Summer vegetable and farro salad

2 Points, Weight Watchers

Ingredients

3⁄4 cups Uncooked farro

1⁄4 tsp Table salt

2 Cups Water

2 Ears Corn on the cob, medium, kernels removed (about 1 cup)

3⁄4 cup Uncooked zucchini, chopped

1⁄4 cup Plain fat free Greek yogurt

1⁄4 cup Light mayonnaise

1⁄4 cup Dill, fresh, chopped

3 Tbsp Shallot, chopped, finely

1 Tbsp Apple cider vinegar

1⁄2 tsp Table salt

1 pinch Black pepper

2 Plum tomato, diced (or about 1 cup diced ripe tomato)

Directions

Combine farro, salt, and 2 cups water in a medium saucepan; bring to a boil over high heat. Reduce heat to low and simmer, covered, until farro is tender, about 20 to 30 minutes (pearled/semi-pearled farro cooks in 20 to 30 minutes while whole farro cooks in 60 minutes - check your package carefully); drain well. Spoon farro into a serving bowl with corn and zucchini; mix well and allow farro to cool slightly.

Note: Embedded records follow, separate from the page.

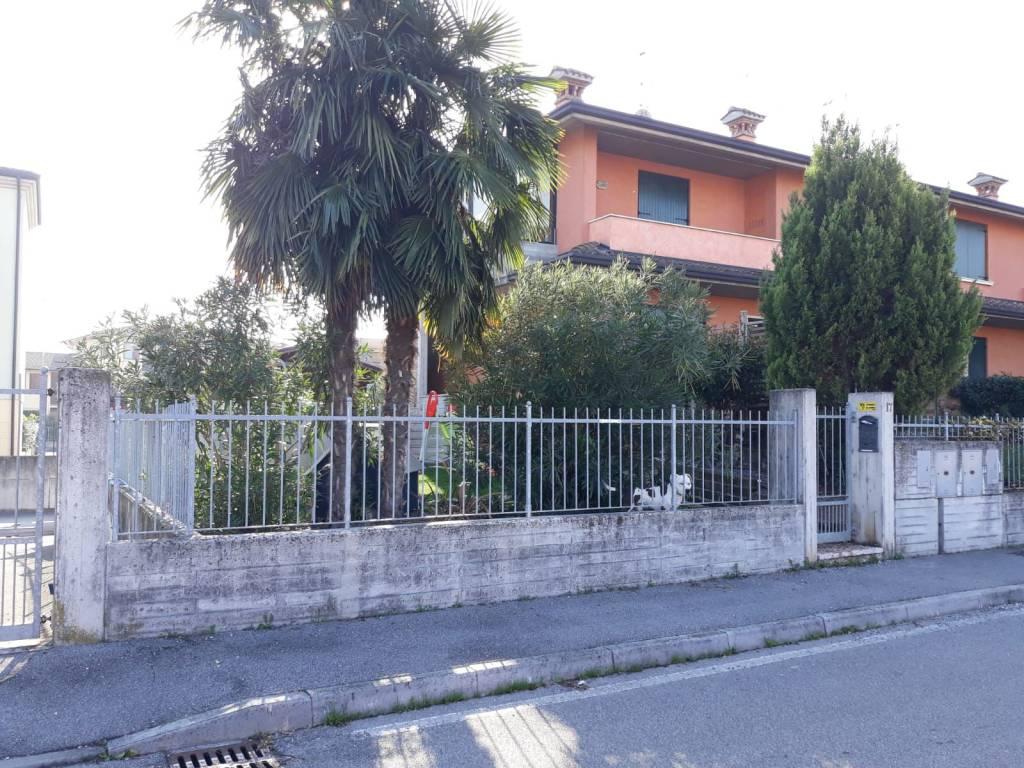 foto 1 Trilocale via Rosà Di Bassano, Calvisano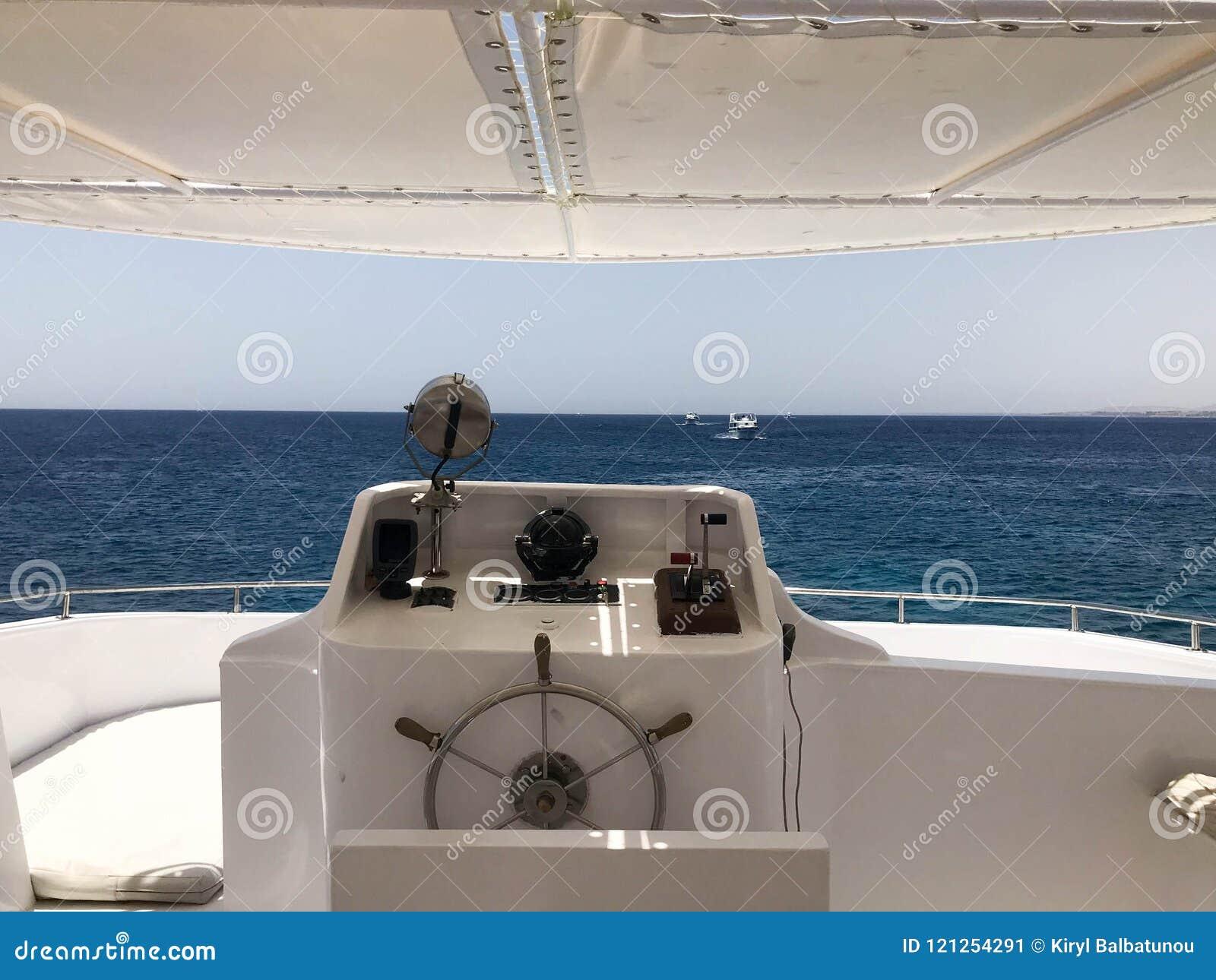 Η καμπίνα καπετάνιου ` s σε caroble, βάρκα με το τιμόνι, αντηχεί τον ηχοβολητή, την πυξίδα θάλασσας, τον πλοηγό, το πιάσιμο αερίο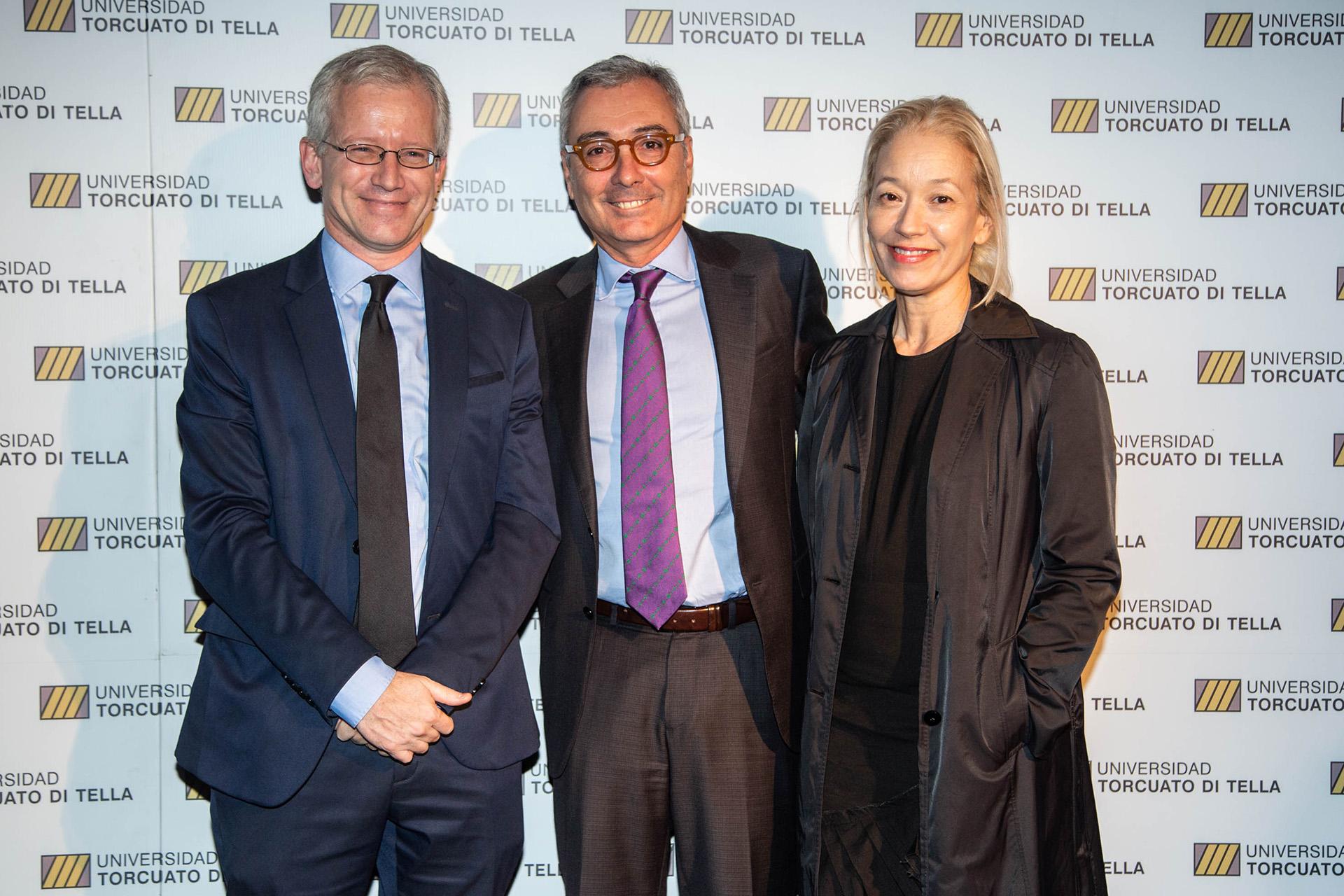 Schargrodsky junto a Ricardo Torres y su esposa
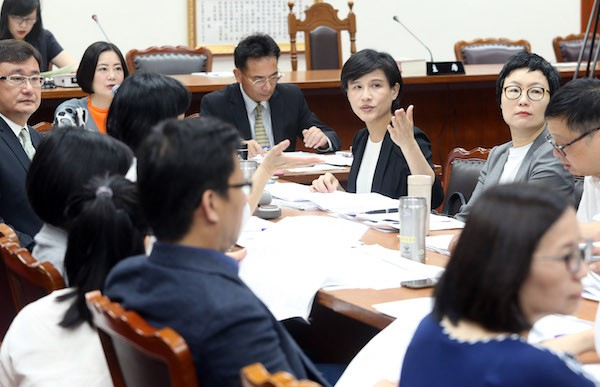 Minister of Culture Cheng Li-chiun participates in the review of the draft Development Act of National Languages at the Legislative Yuan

Meanwhile, in a medium bowl, combine yogurt, mayonnaise, dill, shallot, vinegar, salt, and pepper. Add tomatoes to farro mixture and then drizzle with dressing; toss to coat. Cover and chill at least 30 minutes for flavors to blend.

Serving size: about 1 cup

Notes

This recipe can be made with many types of grains. Give brown rice, barley or wheat berries a try. Although we’ve added the corn and zucchini in their uncooked state, you can microwave them until tender or sauté them in a nonstick pan until lightly browned.